While many consumers are wary about eating fish due to mercury poisoning, few are aware of scombroid, and illness caused by scombrotoxin in tuna dishes that affected more than 2,300 people in the study. After being caught, fish begins to release natural toxins if not stored at 60 degrees F or below. The toxin is not affected by cooking, freezing, smoking, curing or canning and usually results in the afflicted with skin flushing, headaches, diarrhea, abdominal cramps, nausea, heart palpitations and loss of vision. It is currently being monitored by the FDA’s Hazard Analysis Critical Control Points.


The primary source of oyster-related outbreaks is restaurants, where more than 2,000 were reported during the study. Illnesses are caused by Norovirus and Vibrio. Illnesses related to Norovirus is usually associated with improper food handling and contaminated waters leading to gastroenteritis. However, Vibrio is considered much worse. Vibrio’s hazards stem from a similar bacterium as cholera. If stricken, bacterium can circulate through the victim’s bloodstream causing fever, chills, septic shock and bloodstream infections.


More than 40 percent of outbreaks associated with potatoes originate in supermarkets or delis. Grown in the soil, potatoes are almost always cooked and used in dishes like potato salad that can contain a broad range of pathogens, including salmonella and E. coli. Shigella and Listeria monocytogenes also appear and are associated with improper food handling.


Cheese was linked to 83 outbreaks that have sickened thousands of people. Cheese can become contaminated through several phases of production: curdling, molding and salting or later during processing.

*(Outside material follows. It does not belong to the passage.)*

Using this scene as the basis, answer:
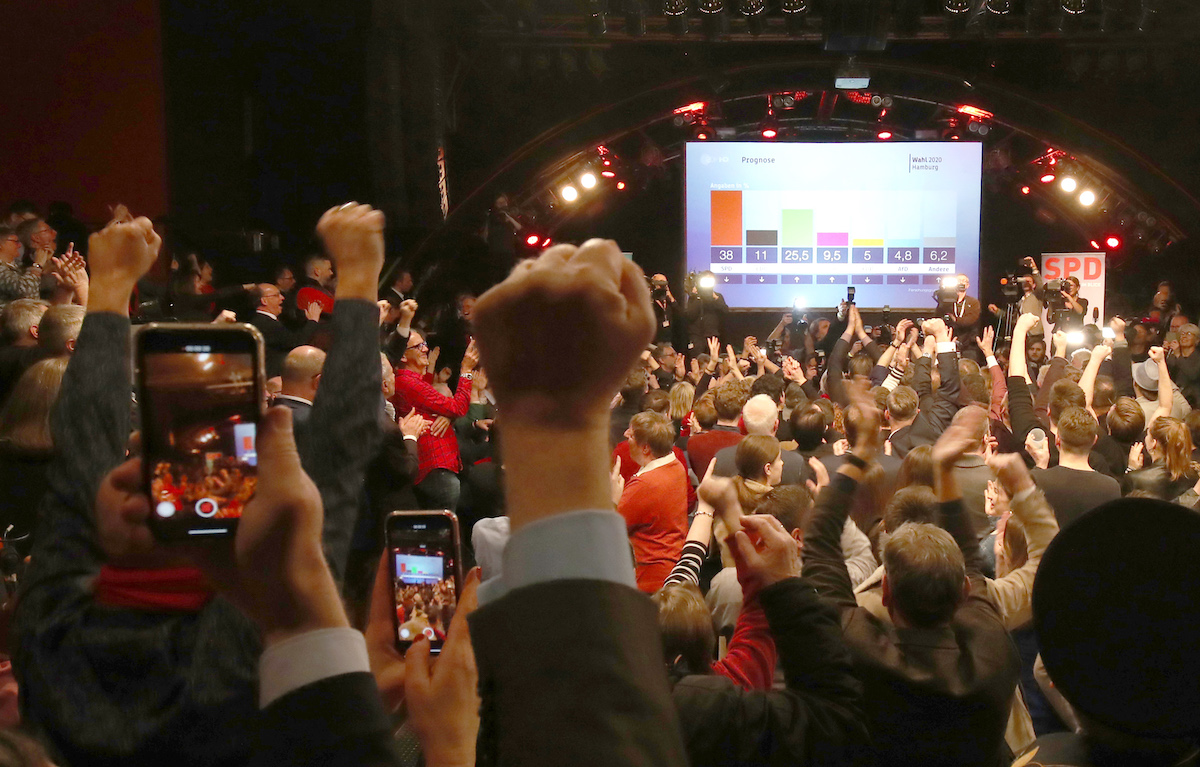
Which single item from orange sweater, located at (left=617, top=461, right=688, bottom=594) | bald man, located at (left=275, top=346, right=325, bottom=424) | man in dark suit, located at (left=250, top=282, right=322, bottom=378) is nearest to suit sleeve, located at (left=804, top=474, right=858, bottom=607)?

Pregnant women should be particularly careful about eating soft cheeses (brie, feta or Mexican-style) because of the risk of Listeria.

Ice Cream

Since 1990, more than 75 outbreaks of salmonella poisoning have occurred in all types of ice cream. The largest outbreak occurred in 1994 when a popular ice cream manufacturer used the same truck to haul raw, unpasteurized eggs and ice cream pre-mix that resulted in Salmonella spreading through the plant. Soft ice cream appears to be the most susceptible to contamination, where Listeria can cling to hard metal surfaces.

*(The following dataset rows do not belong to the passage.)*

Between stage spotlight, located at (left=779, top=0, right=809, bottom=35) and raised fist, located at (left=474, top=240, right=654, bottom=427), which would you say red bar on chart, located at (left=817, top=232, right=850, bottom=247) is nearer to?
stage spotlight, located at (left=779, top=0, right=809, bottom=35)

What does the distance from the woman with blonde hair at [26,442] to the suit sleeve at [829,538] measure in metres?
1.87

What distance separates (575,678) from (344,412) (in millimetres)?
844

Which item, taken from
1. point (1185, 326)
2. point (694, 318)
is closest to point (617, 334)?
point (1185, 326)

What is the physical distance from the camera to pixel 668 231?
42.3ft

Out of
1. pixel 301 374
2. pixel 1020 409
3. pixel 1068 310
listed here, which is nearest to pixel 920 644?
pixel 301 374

Whether you’re referring to reds, rounds, Romas or grape tomatoes, all forms have been linked to food-borne illnesses, largely through Salmonella. Salmonella enters the plants through the roots or through small cracks in the skin. Once inside, Salmonella spreads rapidly throughout the tomato.

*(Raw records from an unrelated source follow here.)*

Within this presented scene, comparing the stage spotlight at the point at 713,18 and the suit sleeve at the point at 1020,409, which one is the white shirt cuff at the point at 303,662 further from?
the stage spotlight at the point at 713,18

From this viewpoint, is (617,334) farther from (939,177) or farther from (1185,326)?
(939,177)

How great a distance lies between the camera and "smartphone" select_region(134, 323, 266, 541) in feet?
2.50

Both raw and lightly cooked sprouts have been recognized by the FDA a source of food-borne illnesses since the 1990s. The most likely source of contamination is the seeds that are used to grow sprouts, along with improper handling and storage. Since 1990, 25 outbreaks of Salmonella and E. coli have been linked to sprouts.


Raspberries, blackberries and some or our other favorite berries have caused more than 25 outbreaks with 3,300 illnesses since 1990. In 1997, more than 2.6 million lbs. of contaminated strawberries were recalled after students across several states were infected with hepatitis A. cycospora has also been carried across five states through berries that results in dehydration and stomach cramps.